= Density gradient =

Density gradient is a spatial variation in density over a region. The term is used in the natural sciences to describe varying density of matter, but can apply to any quantity whose density can be measured.

== Aerodynamics ==
In the study of supersonic flight, Schlieren photography observes the density gradient of air as it interacts with aircraft.

Also in the field of Computational Fluid Dynamics, Density gradient is used to observe the acoustic waves, shock waves or expansion waves in the flow field.

==Water==
A steep density gradient in a body of water can have the effect of trapping energy and preventing convection, such a gradient is employed in solar ponds. In the case of salt water, sharp gradients can lead to stratification of different concentrations of salinity. This is called a Halocline.

==Biology==
In the life sciences, a special technique called density gradient separation is used for isolating and purifying cells, viruses and subcellular particles. Variations of this include Isopycnic centrifugation, Differential centrifugation, and Sucrose gradient centrifugation.
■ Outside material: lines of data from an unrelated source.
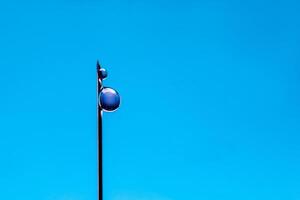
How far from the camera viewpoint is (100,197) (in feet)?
22.1

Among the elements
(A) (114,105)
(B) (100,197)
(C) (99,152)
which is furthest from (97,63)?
(B) (100,197)

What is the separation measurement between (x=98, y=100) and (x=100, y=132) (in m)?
0.49

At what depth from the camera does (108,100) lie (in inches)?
283

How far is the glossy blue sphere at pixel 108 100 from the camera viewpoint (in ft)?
23.5

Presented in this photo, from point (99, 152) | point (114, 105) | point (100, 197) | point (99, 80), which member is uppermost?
point (99, 80)

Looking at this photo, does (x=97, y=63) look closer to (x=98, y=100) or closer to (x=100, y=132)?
(x=98, y=100)

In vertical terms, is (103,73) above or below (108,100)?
above

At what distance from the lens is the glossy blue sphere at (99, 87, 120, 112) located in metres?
7.18

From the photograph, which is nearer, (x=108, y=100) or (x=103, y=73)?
(x=108, y=100)

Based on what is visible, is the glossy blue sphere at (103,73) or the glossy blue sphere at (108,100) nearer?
the glossy blue sphere at (108,100)

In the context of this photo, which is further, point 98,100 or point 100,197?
point 98,100

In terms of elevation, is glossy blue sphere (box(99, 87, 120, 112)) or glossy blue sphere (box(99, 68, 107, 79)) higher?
glossy blue sphere (box(99, 68, 107, 79))

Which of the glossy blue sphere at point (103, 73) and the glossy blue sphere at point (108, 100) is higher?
the glossy blue sphere at point (103, 73)

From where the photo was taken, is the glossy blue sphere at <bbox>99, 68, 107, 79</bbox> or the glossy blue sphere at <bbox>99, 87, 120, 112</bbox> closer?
the glossy blue sphere at <bbox>99, 87, 120, 112</bbox>
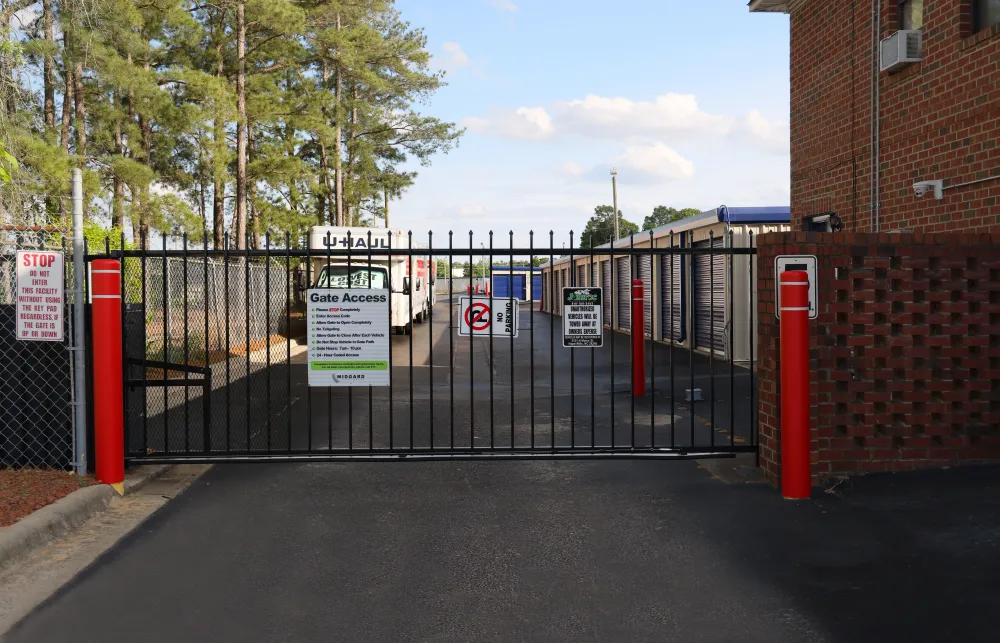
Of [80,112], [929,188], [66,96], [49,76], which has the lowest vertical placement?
[929,188]

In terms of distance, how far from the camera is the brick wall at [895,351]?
6816mm

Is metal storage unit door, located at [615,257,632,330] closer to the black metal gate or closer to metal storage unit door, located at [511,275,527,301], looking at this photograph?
the black metal gate

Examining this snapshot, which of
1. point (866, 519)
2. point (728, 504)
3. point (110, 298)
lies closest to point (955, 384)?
point (866, 519)

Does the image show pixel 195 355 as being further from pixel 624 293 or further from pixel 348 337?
pixel 624 293

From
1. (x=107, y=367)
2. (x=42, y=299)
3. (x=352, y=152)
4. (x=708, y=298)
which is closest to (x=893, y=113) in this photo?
(x=107, y=367)

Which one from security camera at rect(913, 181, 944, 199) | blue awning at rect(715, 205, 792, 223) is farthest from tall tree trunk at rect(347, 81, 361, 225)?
security camera at rect(913, 181, 944, 199)

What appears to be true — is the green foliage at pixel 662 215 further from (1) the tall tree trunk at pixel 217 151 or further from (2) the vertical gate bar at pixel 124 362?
(2) the vertical gate bar at pixel 124 362

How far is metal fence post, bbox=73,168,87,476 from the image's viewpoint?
6.80 m

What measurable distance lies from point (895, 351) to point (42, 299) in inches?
275

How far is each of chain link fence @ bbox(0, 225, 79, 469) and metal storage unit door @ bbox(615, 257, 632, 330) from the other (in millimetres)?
22246

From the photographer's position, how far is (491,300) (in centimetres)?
730

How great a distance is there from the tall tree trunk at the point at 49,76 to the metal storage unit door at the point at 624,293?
1805 centimetres

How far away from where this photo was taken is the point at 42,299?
6.78 m

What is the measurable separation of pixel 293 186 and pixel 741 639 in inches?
1482
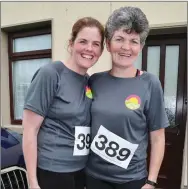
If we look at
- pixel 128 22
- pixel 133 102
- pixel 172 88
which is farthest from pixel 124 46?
pixel 172 88

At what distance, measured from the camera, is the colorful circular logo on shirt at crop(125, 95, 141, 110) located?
1.15m

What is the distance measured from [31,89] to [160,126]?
71 centimetres

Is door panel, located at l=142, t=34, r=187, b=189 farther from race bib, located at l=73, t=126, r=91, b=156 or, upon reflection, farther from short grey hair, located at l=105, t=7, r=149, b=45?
race bib, located at l=73, t=126, r=91, b=156

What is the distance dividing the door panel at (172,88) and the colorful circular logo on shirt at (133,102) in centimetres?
190

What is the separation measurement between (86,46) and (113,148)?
0.57m

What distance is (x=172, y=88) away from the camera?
9.64ft

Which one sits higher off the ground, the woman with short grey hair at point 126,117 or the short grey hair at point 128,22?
the short grey hair at point 128,22

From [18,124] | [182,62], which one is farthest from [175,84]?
[18,124]

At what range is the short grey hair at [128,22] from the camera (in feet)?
3.80

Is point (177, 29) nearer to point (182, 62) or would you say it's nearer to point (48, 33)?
point (182, 62)

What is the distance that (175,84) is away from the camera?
2918 mm

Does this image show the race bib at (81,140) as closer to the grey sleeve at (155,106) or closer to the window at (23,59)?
the grey sleeve at (155,106)

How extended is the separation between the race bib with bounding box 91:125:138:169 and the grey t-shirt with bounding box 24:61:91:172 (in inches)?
3.5

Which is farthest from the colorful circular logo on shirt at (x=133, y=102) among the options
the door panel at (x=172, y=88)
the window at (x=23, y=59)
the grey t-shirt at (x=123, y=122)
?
the window at (x=23, y=59)
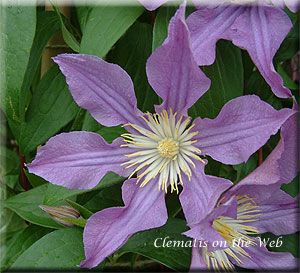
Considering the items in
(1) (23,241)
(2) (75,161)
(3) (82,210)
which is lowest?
(1) (23,241)

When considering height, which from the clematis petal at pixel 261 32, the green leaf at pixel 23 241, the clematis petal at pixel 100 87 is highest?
the clematis petal at pixel 261 32

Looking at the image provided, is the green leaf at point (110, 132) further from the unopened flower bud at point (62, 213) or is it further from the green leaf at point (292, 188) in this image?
the green leaf at point (292, 188)

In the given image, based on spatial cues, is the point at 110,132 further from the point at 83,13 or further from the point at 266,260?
the point at 266,260

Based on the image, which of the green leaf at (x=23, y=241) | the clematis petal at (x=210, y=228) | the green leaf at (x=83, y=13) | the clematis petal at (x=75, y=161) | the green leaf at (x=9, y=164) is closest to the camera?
the clematis petal at (x=210, y=228)

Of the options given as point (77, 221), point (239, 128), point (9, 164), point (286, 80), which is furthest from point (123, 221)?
point (9, 164)

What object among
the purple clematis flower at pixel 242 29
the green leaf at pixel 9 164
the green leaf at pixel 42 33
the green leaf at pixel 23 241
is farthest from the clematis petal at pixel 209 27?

A blood donation technique called Pheresis involves density gradient separation.

==Geophysics==

The understanding of what is at the centre of the earth, the earth core, requires the framework of density gradients in which elements and compounds then interact. The existence of a fast breeder nuclear reactor system at the core of the earth is one theory by reason of density gradient.

A popular model for the density gradient of Earth is one given by the Preliminary Reference Earth Model (PREM) that is based on the observed oscillations of the planet and the travel times of thousands of seismic waves.

Several models for density gradient have been built on the basis of PREM but they acknowledge that the "distribution of density as a function of position within the Earth is much less well constrained than the seismic velocities. The primary information comes from the mass and moment of inertia of the Earth and this information alone requires that there be a concentration of mass towards the centre of the globe. Additional information is to be found in the frequencies of the graver normal modes of the Earth which are sensitive to density through self-gravitation effects induced in deformation".

==Urban economics==
In the study of population, the density gradient can refer to the change in density in an urban area from the center to the periphery.